Bank of Japan (BoJ) Board Member Hajime Takata made some comments on the bank’s policy outlook and economic prospects during his speech on Thursday.
Japan's economy recovering moderately although some weak signs seen
Stock, FX markets have seen big volatility but we still see achievement of our inflation target in sight.
We are seeing renewed rises in import prices.
We must be vigilant to chance of renewed wave of price hikes, while taking into account impact of Yen rise in early august.
Hard to pin down precise level of Japan's natural rate of interest.
Japan's current real interest rate is below estimated natural rate of interest, which means monetary conditions remain accommodative.
Fallout from market turbulence in early august remains, so we must scrutinize the impact for time being.
At the time of writing, USD/JPY holds its renewed uptick, still flat on the day at 143.70.

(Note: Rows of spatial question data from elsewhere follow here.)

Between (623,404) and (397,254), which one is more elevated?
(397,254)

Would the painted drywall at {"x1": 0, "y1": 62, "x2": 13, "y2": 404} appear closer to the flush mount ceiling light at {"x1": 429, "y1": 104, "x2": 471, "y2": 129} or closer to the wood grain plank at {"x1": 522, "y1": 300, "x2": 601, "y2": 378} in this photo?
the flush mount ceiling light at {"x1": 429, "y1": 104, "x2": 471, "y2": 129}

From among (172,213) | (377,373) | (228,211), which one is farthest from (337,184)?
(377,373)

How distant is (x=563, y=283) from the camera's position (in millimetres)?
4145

The Bank of Japan (BoJ) is the Japanese central bank, which sets monetary policy in the country. Its mandate is to issue banknotes and carry out currency and monetary control to ensure price stability, which means an inflation target of around 2%.
The Bank of Japan has embarked in an ultra-loose monetary policy since 2013 in order to stimulate the economy and fuel inflation amid a low-inflationary environment. The bank’s policy is based on Quantitative and Qualitative Easing (QQE), or printing notes to buy assets such as government or corporate bonds to provide liquidity. In 2016, the bank doubled down on its strategy and further loosened policy by first introducing negative interest rates and then directly controlling the yield of its 10-year government bonds.
The Bank’s massive stimulus has caused the Yen to depreciate against its main currency peers. This process has exacerbated more recently due to an increasing policy divergence between the Bank of Japan and other main central banks, which have opted to increase interest rates sharply to fight decades-high levels of inflation. The BoJ’s policy of holding down rates has led to a widening differential with other currencies, dragging down the value of the Yen.
A weaker Yen and the spike in global energy prices have led to an increase in Japanese inflation, which has exceeded the BoJ’s 2% target. With wage inflation becoming a cause of concern, the BoJ looks to move away from ultra loose policy, while trying to avoid slowing the activity too much.